È alla fine degli anni 80 che la tossicità inizia a diventare una metafora per descrivere qualcosa capace di inquinare in maniera pervasiva, ed è nel 1898 che, per la prima volta, si attesta l’uso di questa immagine nell’assistenza infermieristica. In quell’anno infatti viene pubblicata una guida che definisce luoghi di lavoro tossici tutti quegli ambienti in cui ci sono continui conflitti tra colleghi e una comunicazione aggressiva. Da quel momento in poi diventa una vera e propria figura retorica, una parola che evoca un’immagine molto precisa: un qualcosa che si insinua in un corpo ed è capace di contaminare e infettare tutto.
Nel 2018 poi questo termine ha avuto un tale successo che l’Oxford Dictionary l’ha definito “termine dell’anno”. Secondo la casa editrice infatti ci sarebbe stato un aumento del 45% delle volte in cui gli utenti avrebbero digitato la parola “toxic” sul motore di ricerca del dizionario online, abbinandolo persino a nuove parole. Tra queste parole al primo posto c’è “prodotti chimici”, mentre al secondo c’è “mascolinità“. Il dizionario ha spiegato questo fenomeno in relazione al movimento del “me too”, che ha puntato i riflettori sugli abusi subiti da molte donne e su una precisa cultura: quella della mascolinità tossica.

════════════════════

## ATTIVITÀ 1
Nel testo sulla parola «tossico», di quanto sono aumentate le ricerche di “toxic” sul dizionario online secondo la casa editrice?
## ATTIVITÀ 2
Ricopia dal testo sulla parola «tossico» il tratto che va da "È alla fine" fino a "e infettare tutto.".
## ATTIVITÀ 3
Scrivi il seguito del testo sulla parola «tossico», a partire da dopo la sua ultima frase.

════════════════════

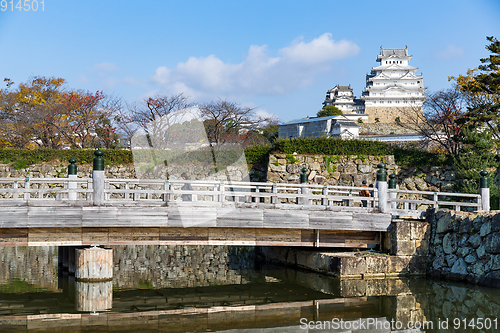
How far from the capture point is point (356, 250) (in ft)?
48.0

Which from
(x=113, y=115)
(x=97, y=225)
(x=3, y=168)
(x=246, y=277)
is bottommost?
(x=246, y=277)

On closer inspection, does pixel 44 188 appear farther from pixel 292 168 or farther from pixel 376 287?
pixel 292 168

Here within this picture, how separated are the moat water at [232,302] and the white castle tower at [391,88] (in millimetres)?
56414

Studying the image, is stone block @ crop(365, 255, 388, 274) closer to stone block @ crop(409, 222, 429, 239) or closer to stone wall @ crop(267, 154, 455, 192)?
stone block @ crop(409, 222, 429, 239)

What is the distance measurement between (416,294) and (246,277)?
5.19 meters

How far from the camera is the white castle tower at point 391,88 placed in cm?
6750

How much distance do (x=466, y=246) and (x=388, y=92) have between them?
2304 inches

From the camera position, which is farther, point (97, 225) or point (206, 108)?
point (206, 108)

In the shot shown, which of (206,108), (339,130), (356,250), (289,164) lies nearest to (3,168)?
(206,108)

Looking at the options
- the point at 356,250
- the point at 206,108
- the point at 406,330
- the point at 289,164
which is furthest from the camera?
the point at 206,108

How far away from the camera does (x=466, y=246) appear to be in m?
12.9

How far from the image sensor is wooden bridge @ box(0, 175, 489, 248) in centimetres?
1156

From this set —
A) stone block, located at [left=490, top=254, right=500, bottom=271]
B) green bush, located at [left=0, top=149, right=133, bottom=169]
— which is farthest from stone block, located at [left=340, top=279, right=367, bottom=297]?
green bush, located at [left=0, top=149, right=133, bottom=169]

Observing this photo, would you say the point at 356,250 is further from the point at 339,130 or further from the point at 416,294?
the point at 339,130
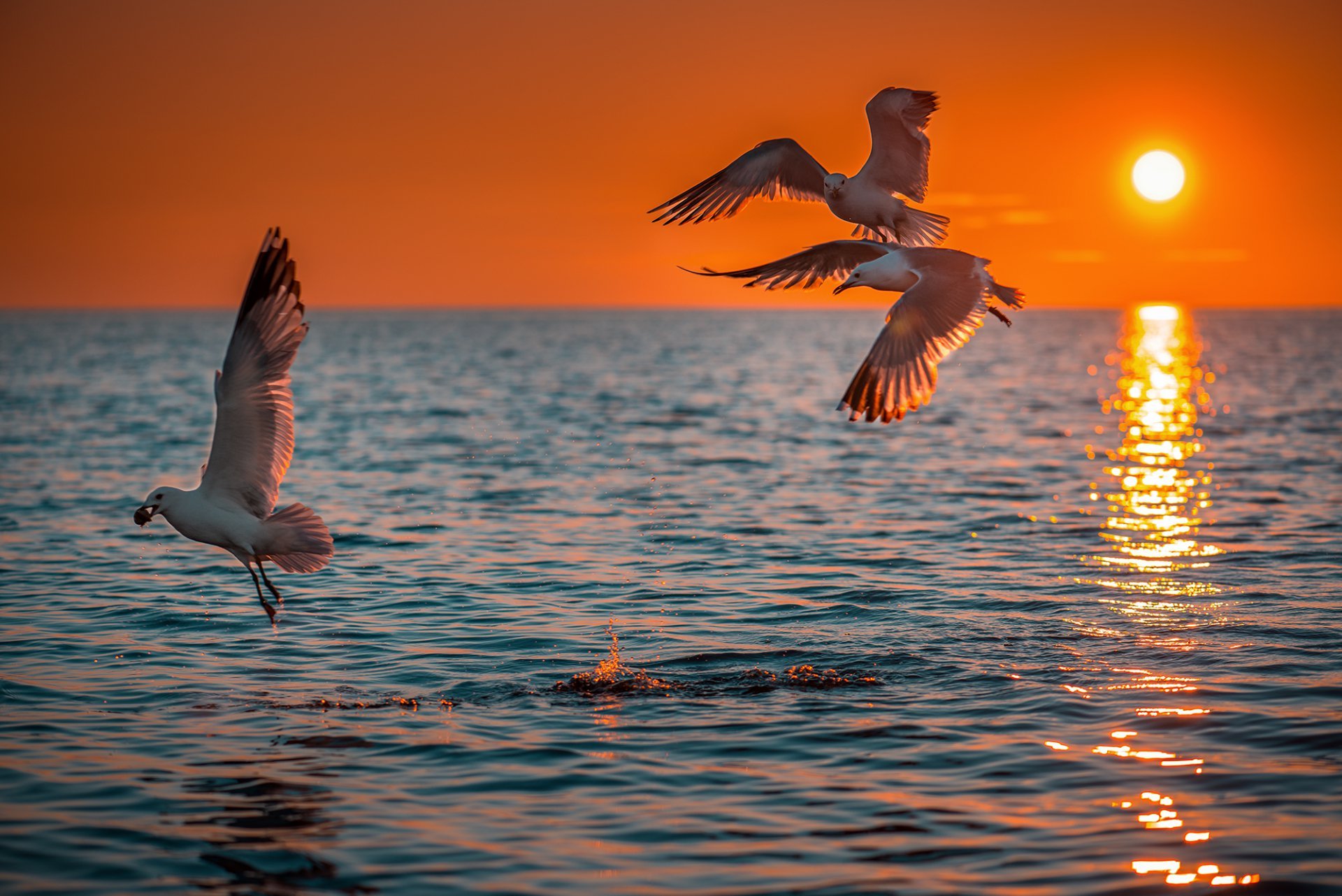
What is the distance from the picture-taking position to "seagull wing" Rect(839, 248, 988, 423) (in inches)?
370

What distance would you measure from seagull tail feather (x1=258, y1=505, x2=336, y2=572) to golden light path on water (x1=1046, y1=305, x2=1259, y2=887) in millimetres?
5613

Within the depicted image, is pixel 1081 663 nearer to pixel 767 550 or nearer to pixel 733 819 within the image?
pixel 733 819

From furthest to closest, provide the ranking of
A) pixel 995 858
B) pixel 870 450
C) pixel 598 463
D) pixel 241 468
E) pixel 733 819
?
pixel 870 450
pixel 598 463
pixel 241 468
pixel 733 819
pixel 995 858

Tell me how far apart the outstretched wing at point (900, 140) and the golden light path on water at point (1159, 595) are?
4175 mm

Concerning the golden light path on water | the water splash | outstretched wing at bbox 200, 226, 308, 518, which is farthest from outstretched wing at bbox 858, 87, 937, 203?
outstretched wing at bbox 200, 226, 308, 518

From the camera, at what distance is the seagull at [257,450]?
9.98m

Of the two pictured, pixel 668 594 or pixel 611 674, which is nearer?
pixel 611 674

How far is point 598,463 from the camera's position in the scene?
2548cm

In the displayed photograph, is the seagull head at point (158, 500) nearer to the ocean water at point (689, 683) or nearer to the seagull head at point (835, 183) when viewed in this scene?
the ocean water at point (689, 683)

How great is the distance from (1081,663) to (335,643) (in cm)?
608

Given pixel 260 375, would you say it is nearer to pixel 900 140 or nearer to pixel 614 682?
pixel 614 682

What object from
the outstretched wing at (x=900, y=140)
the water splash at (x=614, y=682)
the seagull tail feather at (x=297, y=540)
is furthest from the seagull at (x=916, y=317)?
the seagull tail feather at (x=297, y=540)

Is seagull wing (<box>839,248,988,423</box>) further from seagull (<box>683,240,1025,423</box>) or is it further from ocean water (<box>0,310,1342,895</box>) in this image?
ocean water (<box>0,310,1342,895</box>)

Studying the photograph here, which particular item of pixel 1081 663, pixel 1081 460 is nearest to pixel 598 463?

════════════════════

## RISULTATO ATTESO 1
Del 45%.

## RISULTATO ATTESO 2
È alla fine degli anni 80 che la tossicità inizia a diventare una metafora per descrivere qualcosa capace di inquinare in maniera pervasiva, ed è nel 1898 che, per la prima volta, si attesta l’uso di questa immagine nell’assistenza infermieristica. In quell’anno infatti viene pubblicata una guida che definisce luoghi di lavoro tossici tutti quegli ambienti in cui ci sono continui conflitti tra colleghi e una comunicazione aggressiva. Da quel momento in poi diventa una vera e propria figura retorica, una parola che evoca un’immagine molto precisa: un qualcosa che si insinua in un corpo ed è capace di contaminare e infettare tutto.

## RISULTATO ATTESO 3
Oggi invece tossico è un aggettivo che funziona molto bene nella psicologia pop. È un termine colloquiale utilizzato da persone che non sono esperte nel settore, non fanno gli psicologi di professione ma non per questo si sottraggono dal descrivere le situazioni che vivono, raccontare gli atteggiamenti e i comportamenti degli altri. Il rischio però è che questa parola si sia inflazionata; dal voler caricare di senso e pesantezza quanto vissuto, tossico ha finito per significare ben poco, indicando problemi ben diversi tra loro. Il problema è che se ciascun problema viene definito tossico allo stesso modo di un altro, non solo non lo comprenderò nella sua peculiarità ma non permetterò neanche agli altri di farlo. Si corre questo rischio in tutti i campi: nelle relazioni, negli affetti e nell’ambito lavorativo. Condannare qualcuno di tossicità significa indirizzare la causa del nostro malessere a qualcosa di estraneo da noi e non affrontare il reale problema. Cosa voglia dire tossico è poi molto difficile da capire quando si tratta degli altri, con tossico si descrivono sia gli atteggiamenti arroganti e presuntuosi, sia persone con vere e proprie patologie psichiatriche. Non è proprio la stessa cosa e non ha senso accomunare cose così diverse tra loro per entità e gravità. Un discorso simile vale per gli ambienti di lavoro, se è vero che i social hanno aiutato moltissimi a prendere consapevolezza che certe situazioni lavorative sono dannose e se è vero che le persone possono ammalarsi a causa del lavoro ed arrivare al burn out, è anche vero che definire tossico il proprio lavoro non aiuta a comprendere cosa fa stare male i dipendenti. Il malessere può dipendere dalla mancata comunicazione, dalla disorganizzazione, dalla svalutazione, dalle lamentale, dall’atteggiamento dei colleghi o dei capi, dalla competizione o da un salario non adeguato per quello che viene svolto.
Per concludere possiamo riflettere su come il nuovo uso che si fa di questa parola rispecchi una mutata concezione e una nuova consapevolezza di salute, che non è solo quella fisica ma, come scrive l’OMS, rappresenta una condizione di completo benessere fisico, mentale e sociale.